• [Work required]
The records below hold a stretch from the line with "New Zealand, site" through the line with "common name: mouse"; return exactly those lines, ends included, and nothing more.

• [Record set]
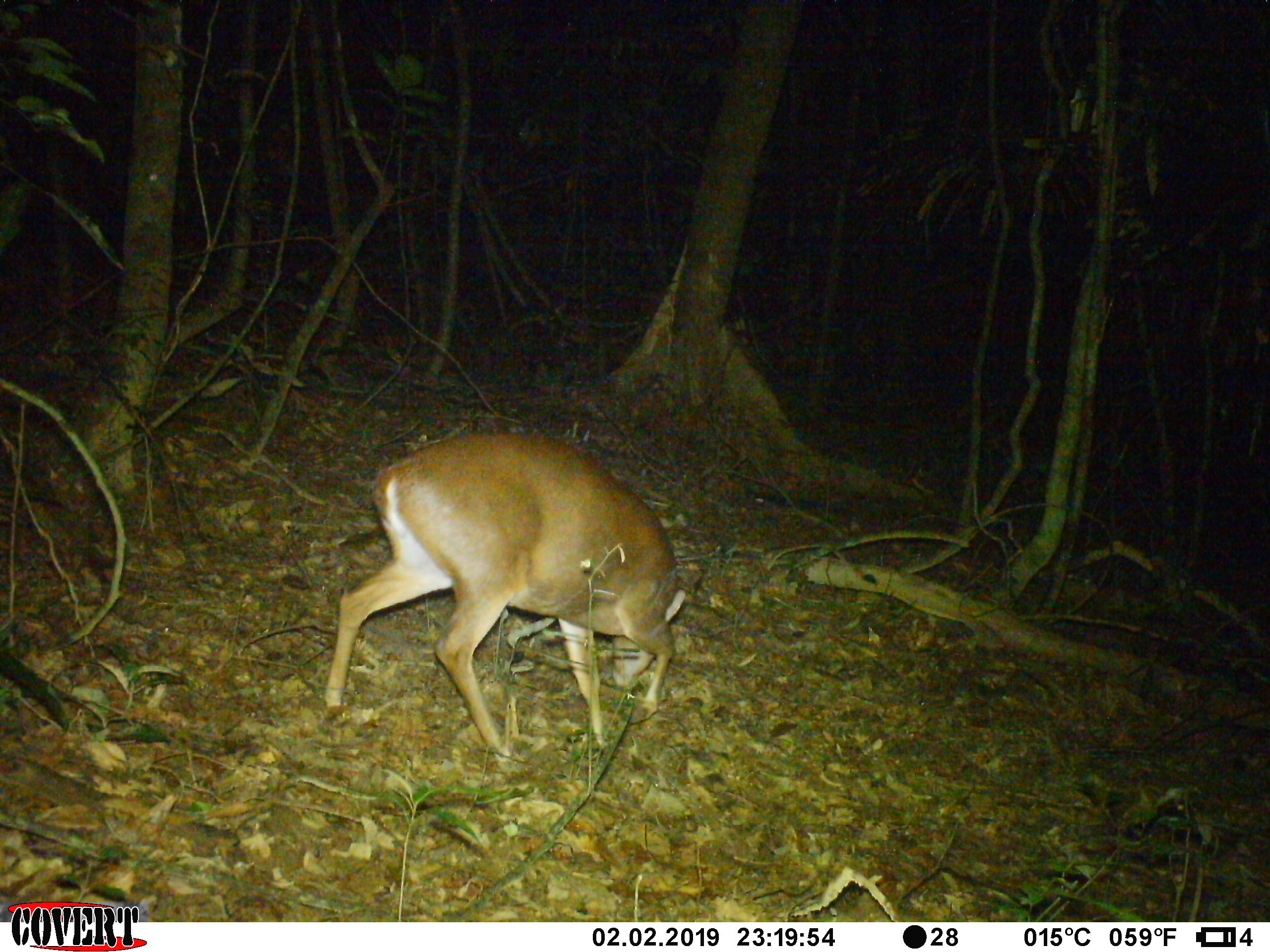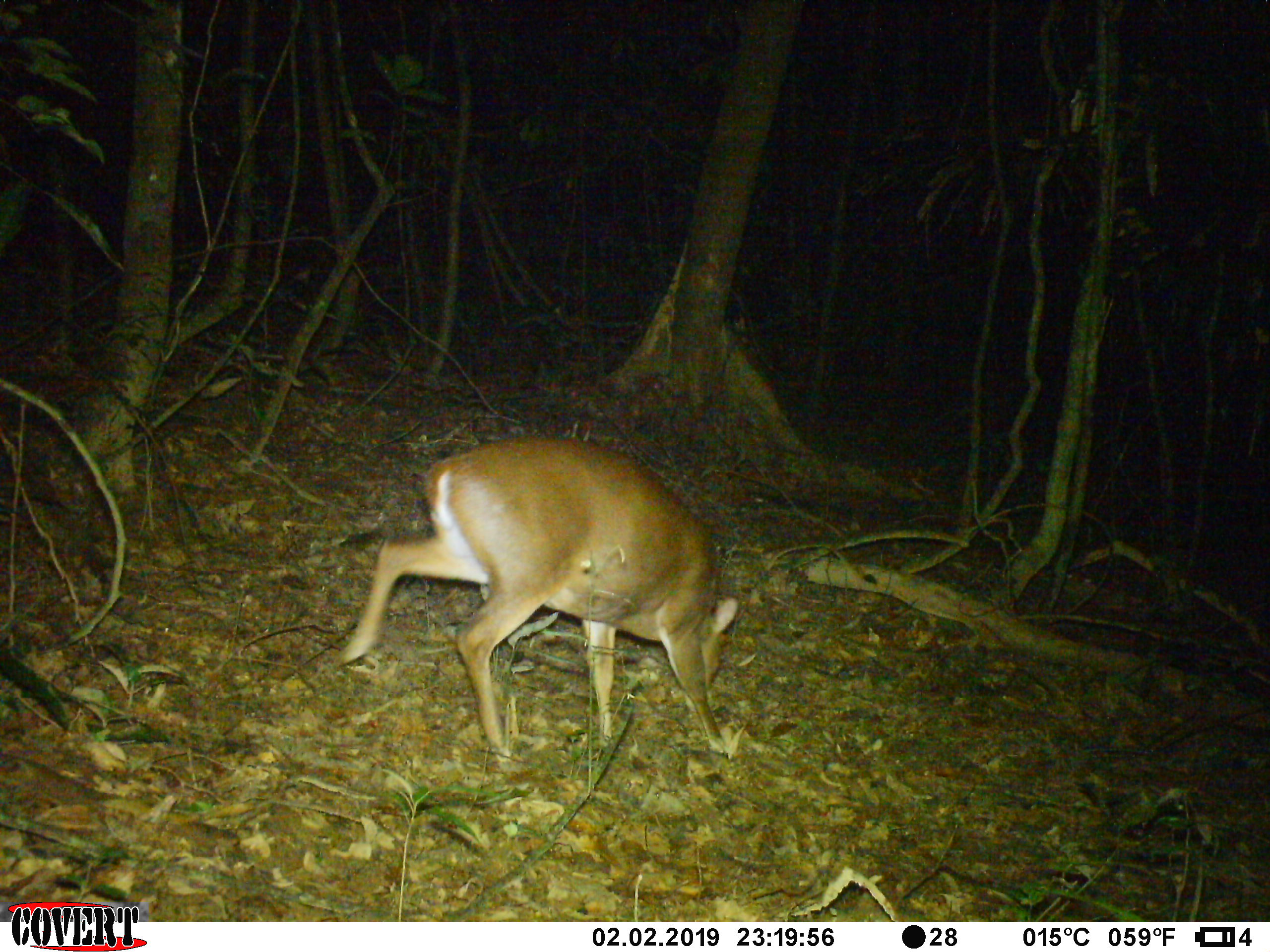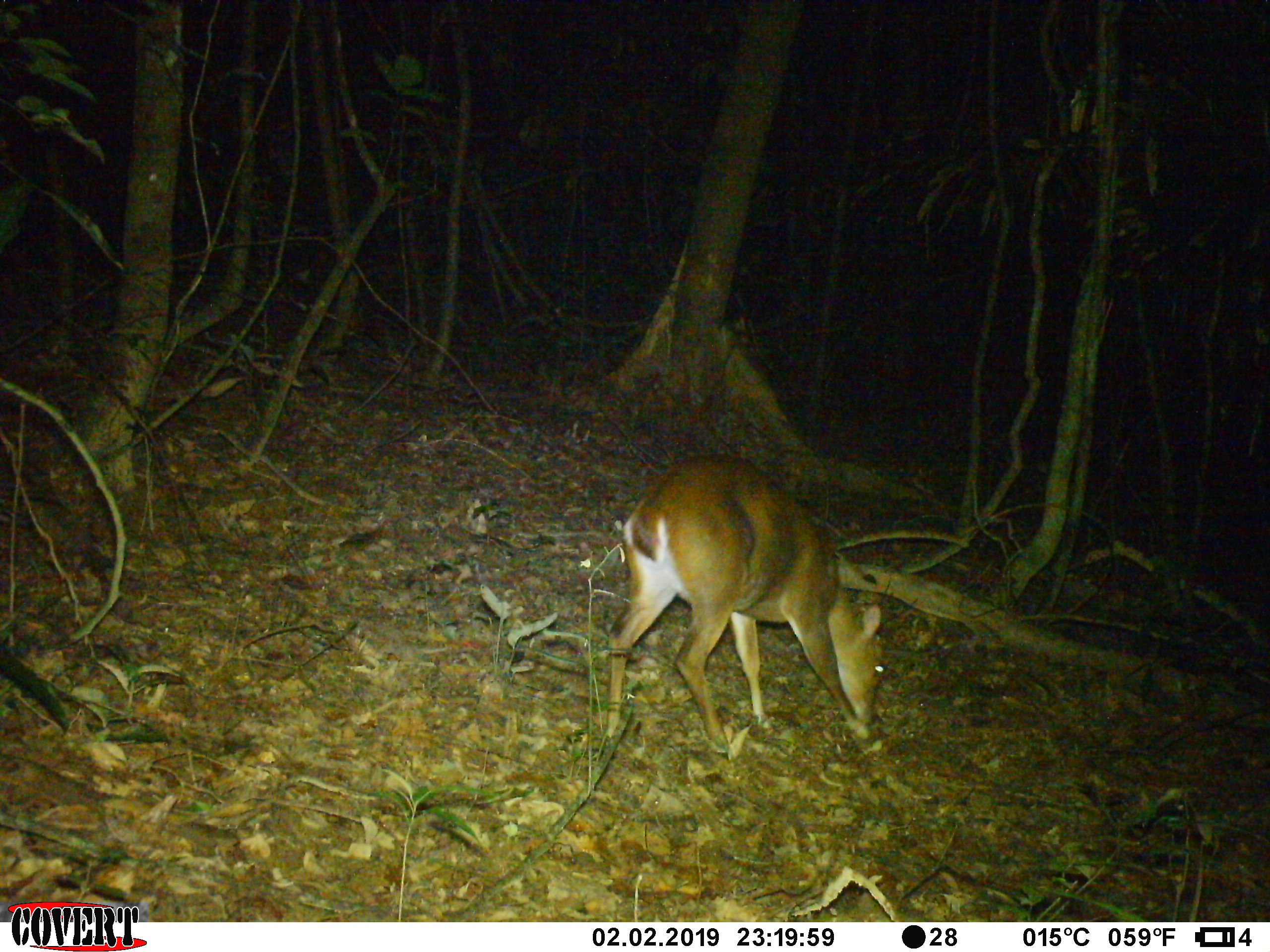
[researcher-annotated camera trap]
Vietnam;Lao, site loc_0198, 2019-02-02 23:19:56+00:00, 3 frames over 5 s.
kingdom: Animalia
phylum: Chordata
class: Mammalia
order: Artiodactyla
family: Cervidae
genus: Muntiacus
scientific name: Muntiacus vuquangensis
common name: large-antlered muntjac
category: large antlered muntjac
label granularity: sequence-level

---

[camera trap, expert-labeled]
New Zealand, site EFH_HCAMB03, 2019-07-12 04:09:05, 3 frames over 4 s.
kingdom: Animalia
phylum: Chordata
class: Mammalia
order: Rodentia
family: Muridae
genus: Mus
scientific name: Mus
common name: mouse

• [Task solution]
New Zealand, site EFH_HCAMB03, 2019-07-12 04:09:05, 3 frames over 4 s.
kingdom: Animalia
phylum: Chordata
class: Mammalia
order: Rodentia
family: Muridae
genus: Mus
scientific name: Mus
common name: mouse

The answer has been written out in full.